Ethereum vs. competitors: Will Ethereum survive?
Despite the rise in Ethereum killers, most crypto analysts don't believe Ethereum will "die" anytime soon. As the world's first smart contract blockchain, Ethereum has a significant lead over its competitors. Most cryptos in Web3 are still concentrated on Ethereum protocols, and there's a large community of developers and validators on the Ethereum blockchain.
At the time of writing, Ethereum has a total of $31.5 billion locked in its DeFi protocols, representing more than 50% of the total value locked (TVL) in all DeFi applications.
Although Ethereum has a strong community, it has significant scalability issues. Most Ethereum replacements attract users and developers with the promise of cheaper fees and quicker transaction speeds. Even with Ethereum's recent upgrade to PoS, the main Ethereum blockchain is slower and more expensive than alternatives like Solana and Cardano.

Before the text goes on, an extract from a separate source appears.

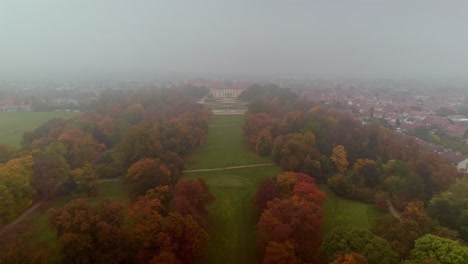 Aerial-Drone-Over-Czechia-Historical-Slavkov-Castle,-Czech-Republic,-On-Misty-Autumn-Day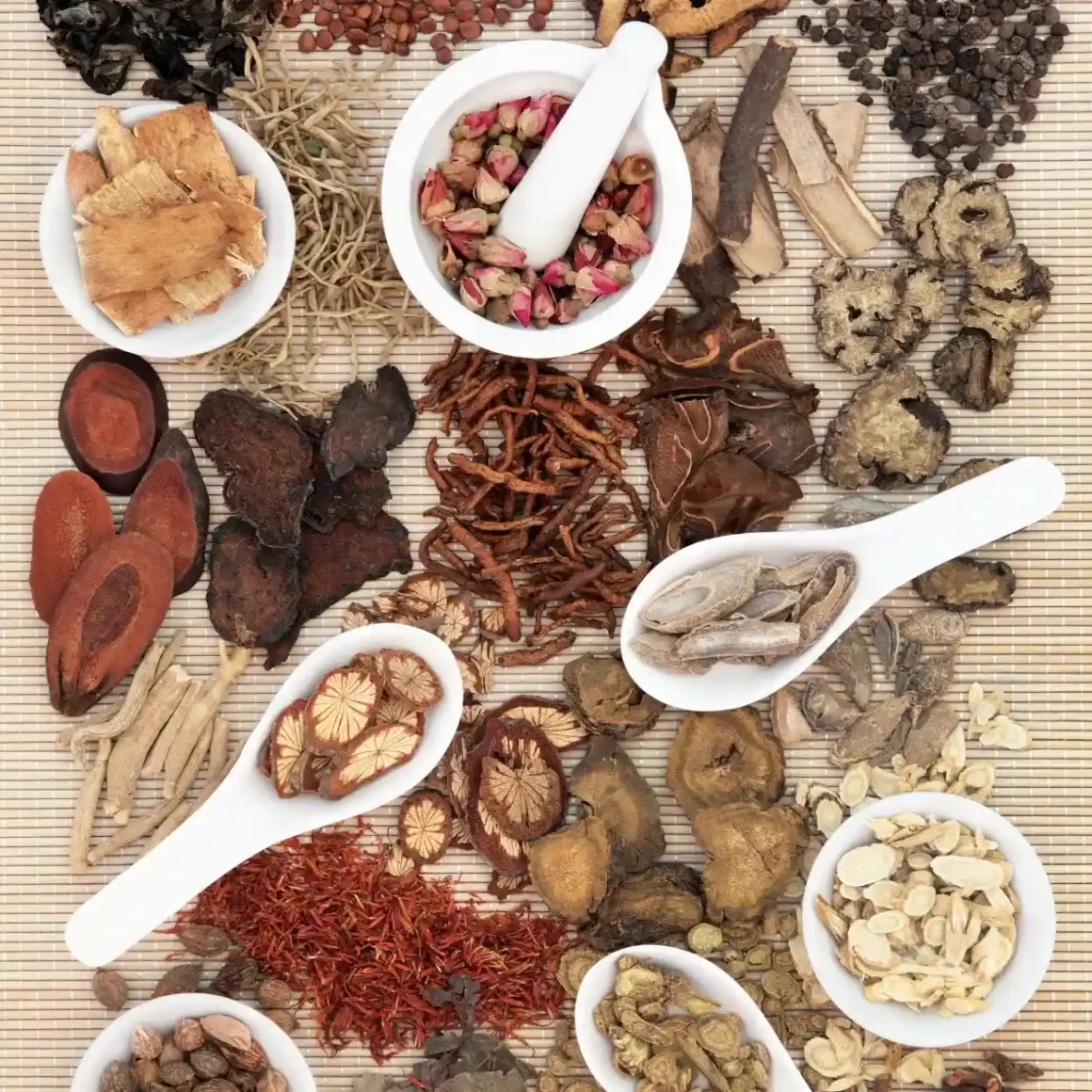 a group of bowls of different herbs and spices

Also, as more chains like Polkadot introduce blockchain interoperability, it's unclear whether Ethereum will maintain its competitive advantage. Some crypto enthusiasts see interoperability as the future of Web3, which may mean Ethereum competitors gain a larger share of the TVL.
Whether Ethereum remains the dominant smart contract blockchain will largely depend on the success of Ethereum's recent upgrades.
How does ‘the Merge’ impact Ethereum?
Speaking of upgrades, the Ethereum blockchain completed its highly anticipated "Merge" in September 2022. This significant change migrated the original Ethereum proof-of-work (PoW) chain to a PoS chain.
The immediate effect of the Merge was that it made Ethereum almost 100% more energy-efficient. Also, the Merge significantly cut the daily issuance of ETH, which could reduce ETH's total token supply.
While the shift to PoS doesn't solve Ethereum's issues with network congestion or gas fees, it can lay the groundwork for future upgrades. Ethereum developers are planning to introduce many new features that are designed to improve the main chain's efficiency. For instance, developers may introduce "Shard" chains that can record and process transactions faster than the current Ethereum blockchain.
It's unknown how long it’ll take the Ethereum team to implement these new features, but developers aim to reach 100,000 TPS. For context, the current Ethereum blockchain can only handle about 30 TPS.
Ethereum layer-2 scaling solutions
In addition to Ethereum's post-Merge upgrades, there are many layer-2 blockchains that are already making it cheaper and faster to interact with Ethereum. Unlike ETH killers, these layer-2 blockchains are built on top of Ethereum and are focused on making the main blockchain more convenient.
Currently, Polygon is one of the leading layer-2 blockchains built on Ethereum. It uses smart contracts to offer scalability solutions that interact with the Ethereum main chain. Thanks to Polygon's considerable growth, it's available on most of Ethereum's largest dApps, including Uniswap and Aave.
Although Polygon is the most significant layer-2 blockchain, it's not the only project attempting to enhance Ethereum's scalability. Projects like Optimism and Arbitrum are other layer-2 blockchains that work with many Ethereum dApps.
The growth in layer-2 scaling solutions may keep Ethereum competitive even as ETH killers steal some of the crypto market share.
There's no denying the rise in Ethereum competitors, but Ethereum still dominates as the leading smart contract platform. ETH killers may have faster transaction speeds and lower fees, but each has unique strengths and weaknesses. Also, as Ethereum moves forward with its post-Merge upgrades, it might erase some of its competitors' value propositions.
While Ethereum may lose market share as more competitors enter the market, it still has a significant lead in the smart contract space. Plus, thanks to the growth in layer-2 scaling solutions, it's becoming easier for users to interact with Ethereum without paying exorbitant fees.